THE DATA Block Start

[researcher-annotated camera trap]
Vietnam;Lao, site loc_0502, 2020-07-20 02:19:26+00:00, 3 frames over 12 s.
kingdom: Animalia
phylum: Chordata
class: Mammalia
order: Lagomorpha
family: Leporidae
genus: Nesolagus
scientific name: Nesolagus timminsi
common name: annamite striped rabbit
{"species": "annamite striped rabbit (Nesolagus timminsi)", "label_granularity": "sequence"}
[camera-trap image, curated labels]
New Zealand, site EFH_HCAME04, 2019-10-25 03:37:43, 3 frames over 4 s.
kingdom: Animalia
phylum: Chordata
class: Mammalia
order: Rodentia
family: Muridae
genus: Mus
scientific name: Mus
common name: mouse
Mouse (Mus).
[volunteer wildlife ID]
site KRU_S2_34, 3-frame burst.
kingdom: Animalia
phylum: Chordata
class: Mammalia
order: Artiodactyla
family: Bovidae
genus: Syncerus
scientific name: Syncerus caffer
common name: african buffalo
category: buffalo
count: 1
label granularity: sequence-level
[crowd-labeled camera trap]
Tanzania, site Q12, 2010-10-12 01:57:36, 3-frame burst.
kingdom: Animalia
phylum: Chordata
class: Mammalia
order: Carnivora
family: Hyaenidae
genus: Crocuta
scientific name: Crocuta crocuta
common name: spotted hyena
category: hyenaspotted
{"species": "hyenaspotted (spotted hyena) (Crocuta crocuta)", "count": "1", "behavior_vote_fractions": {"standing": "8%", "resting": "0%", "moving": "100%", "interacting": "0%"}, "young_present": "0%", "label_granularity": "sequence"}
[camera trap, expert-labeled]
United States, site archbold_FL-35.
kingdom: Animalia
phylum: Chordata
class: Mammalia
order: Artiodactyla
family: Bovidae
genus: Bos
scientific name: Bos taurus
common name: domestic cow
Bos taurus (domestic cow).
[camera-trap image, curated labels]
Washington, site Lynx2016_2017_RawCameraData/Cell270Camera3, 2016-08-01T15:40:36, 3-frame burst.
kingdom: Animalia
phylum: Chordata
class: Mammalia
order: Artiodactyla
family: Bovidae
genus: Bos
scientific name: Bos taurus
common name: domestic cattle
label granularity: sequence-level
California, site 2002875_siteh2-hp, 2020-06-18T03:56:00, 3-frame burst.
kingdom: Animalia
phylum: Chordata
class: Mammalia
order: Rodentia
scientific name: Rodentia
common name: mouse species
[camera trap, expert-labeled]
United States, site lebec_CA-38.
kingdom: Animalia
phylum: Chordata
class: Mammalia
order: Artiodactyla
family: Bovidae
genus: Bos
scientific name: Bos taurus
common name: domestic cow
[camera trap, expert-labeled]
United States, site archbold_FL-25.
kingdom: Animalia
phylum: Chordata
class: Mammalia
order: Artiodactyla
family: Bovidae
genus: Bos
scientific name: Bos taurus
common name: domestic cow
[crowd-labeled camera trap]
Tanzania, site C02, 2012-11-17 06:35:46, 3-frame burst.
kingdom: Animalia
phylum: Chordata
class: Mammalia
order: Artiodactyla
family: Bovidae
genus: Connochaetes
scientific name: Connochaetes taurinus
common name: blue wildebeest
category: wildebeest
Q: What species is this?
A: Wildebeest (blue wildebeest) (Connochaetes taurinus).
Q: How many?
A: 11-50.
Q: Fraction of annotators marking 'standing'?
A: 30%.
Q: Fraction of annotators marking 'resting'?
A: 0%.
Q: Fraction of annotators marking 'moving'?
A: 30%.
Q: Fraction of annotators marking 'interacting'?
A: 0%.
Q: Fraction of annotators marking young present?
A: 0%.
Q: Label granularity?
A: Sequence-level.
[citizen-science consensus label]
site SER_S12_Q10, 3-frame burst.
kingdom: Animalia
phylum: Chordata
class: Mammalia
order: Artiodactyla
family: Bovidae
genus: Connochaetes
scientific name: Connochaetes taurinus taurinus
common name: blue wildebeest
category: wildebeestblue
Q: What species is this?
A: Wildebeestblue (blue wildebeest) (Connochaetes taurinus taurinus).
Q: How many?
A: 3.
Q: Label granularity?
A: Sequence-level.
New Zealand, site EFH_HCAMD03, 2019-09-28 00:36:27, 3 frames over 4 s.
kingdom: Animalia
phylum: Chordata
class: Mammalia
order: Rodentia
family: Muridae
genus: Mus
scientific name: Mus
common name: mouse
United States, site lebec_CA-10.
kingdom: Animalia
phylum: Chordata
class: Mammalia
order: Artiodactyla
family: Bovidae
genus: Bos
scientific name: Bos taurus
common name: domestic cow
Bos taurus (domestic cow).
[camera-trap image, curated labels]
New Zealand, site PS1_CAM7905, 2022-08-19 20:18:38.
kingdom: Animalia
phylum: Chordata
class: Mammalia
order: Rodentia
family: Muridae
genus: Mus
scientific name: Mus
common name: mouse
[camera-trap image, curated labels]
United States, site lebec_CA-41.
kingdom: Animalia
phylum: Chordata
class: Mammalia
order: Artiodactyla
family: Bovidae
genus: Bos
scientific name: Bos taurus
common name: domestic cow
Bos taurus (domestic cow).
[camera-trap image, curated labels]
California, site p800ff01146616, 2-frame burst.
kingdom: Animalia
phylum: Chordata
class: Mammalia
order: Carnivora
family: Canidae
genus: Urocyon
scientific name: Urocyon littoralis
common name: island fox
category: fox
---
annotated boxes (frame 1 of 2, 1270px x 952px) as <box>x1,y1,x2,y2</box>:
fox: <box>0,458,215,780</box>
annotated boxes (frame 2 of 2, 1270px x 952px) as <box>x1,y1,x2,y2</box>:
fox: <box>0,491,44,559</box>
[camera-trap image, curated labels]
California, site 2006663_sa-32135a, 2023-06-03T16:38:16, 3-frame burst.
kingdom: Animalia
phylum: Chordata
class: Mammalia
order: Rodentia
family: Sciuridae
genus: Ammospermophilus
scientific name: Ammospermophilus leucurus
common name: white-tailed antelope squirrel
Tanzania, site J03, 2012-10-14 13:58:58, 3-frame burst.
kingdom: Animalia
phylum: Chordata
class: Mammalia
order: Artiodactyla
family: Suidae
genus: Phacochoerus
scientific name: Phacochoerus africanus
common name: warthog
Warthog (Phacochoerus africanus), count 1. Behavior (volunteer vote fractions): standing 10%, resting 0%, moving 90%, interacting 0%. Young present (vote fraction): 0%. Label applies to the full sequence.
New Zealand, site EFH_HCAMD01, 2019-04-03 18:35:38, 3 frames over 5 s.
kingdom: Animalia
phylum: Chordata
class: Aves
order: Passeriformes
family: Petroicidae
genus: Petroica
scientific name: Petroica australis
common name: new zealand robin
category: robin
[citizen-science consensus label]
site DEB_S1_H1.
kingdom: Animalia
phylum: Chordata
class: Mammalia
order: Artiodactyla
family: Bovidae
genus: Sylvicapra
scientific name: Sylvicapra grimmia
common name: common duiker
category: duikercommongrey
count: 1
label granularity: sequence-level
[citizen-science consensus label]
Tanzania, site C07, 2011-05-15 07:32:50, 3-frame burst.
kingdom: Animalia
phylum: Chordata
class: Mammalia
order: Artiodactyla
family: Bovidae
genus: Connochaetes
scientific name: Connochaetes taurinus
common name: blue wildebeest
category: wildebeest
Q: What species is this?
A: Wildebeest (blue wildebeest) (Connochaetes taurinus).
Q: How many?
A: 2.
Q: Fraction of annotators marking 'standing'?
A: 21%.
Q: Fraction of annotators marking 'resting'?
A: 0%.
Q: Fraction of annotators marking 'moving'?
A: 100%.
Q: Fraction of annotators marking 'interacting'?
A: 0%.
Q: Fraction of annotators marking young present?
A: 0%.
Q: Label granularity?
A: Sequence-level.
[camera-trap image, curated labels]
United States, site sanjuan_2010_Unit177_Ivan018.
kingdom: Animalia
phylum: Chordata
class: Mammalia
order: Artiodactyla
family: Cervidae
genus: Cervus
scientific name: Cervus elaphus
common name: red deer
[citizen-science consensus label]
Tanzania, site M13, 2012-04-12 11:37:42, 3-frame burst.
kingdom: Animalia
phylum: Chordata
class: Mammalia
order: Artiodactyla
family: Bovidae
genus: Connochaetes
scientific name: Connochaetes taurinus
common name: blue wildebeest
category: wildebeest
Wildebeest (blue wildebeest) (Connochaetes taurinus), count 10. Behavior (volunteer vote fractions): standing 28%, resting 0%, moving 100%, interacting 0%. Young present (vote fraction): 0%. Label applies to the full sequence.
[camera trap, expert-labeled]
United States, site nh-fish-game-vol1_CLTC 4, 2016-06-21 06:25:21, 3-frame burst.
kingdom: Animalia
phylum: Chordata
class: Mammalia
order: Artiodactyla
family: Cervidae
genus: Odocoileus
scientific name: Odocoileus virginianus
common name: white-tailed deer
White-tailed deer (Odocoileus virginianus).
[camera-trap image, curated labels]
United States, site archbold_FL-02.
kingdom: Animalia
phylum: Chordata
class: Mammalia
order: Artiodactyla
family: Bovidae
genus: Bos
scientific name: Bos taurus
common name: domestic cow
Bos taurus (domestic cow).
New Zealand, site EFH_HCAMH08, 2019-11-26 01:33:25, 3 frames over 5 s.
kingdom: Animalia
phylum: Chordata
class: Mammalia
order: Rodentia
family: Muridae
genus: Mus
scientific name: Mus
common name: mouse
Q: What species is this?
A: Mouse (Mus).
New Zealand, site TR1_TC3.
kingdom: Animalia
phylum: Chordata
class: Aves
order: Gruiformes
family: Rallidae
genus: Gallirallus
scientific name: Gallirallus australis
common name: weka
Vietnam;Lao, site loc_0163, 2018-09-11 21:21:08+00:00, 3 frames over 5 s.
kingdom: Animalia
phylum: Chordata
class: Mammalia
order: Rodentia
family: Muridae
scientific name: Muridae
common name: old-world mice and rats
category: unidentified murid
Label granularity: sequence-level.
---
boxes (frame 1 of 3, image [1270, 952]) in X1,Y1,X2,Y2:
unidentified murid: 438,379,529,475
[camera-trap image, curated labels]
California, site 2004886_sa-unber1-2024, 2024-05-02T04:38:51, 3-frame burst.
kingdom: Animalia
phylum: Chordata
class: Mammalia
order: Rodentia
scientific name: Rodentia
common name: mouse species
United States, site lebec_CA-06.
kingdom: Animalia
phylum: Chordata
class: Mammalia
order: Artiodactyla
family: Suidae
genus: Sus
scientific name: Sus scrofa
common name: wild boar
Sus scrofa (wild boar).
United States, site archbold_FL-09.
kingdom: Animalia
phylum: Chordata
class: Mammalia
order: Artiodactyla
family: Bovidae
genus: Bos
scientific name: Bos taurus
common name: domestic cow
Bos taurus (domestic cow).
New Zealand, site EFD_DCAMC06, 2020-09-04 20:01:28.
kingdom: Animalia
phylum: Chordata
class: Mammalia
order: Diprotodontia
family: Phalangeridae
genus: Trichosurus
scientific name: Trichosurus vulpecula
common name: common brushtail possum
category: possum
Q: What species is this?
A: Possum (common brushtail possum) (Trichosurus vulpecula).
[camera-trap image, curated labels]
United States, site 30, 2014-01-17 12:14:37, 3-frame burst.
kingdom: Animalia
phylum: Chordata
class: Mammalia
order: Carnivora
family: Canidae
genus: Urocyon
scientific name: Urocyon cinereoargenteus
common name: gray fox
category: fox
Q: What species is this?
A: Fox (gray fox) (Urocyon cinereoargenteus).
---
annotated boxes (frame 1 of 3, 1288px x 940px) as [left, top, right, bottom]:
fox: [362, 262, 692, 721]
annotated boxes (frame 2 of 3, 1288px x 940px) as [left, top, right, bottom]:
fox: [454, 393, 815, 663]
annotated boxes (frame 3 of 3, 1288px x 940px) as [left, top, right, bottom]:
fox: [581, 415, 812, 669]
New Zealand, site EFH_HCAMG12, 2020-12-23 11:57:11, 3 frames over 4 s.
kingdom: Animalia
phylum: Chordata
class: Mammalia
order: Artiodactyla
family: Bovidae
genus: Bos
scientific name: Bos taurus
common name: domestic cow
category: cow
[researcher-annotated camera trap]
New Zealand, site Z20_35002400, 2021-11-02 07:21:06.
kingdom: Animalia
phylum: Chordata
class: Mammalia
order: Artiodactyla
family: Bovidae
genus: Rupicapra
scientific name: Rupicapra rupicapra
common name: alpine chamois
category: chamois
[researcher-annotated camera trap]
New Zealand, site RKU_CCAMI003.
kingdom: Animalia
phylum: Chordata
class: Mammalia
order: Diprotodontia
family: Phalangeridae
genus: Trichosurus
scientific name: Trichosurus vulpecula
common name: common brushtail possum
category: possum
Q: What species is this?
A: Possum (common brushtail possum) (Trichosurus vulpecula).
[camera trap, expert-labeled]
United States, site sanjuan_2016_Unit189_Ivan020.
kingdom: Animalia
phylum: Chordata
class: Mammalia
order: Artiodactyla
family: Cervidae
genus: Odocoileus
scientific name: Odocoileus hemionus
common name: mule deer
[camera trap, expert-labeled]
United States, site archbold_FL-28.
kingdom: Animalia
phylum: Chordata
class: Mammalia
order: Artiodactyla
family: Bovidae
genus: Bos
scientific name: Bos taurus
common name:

THE DATA Block End

→ **WHAT YOU ARE ASKED TO DO**
In which lines of the records does the word "timminsi" appear? Copy each of them.

→ **ANSWER SECTION**
scientific name: Nesolagus timminsi
{"species": "annamite striped rabbit (Nesolagus timminsi)", "label_granularity": "sequence"}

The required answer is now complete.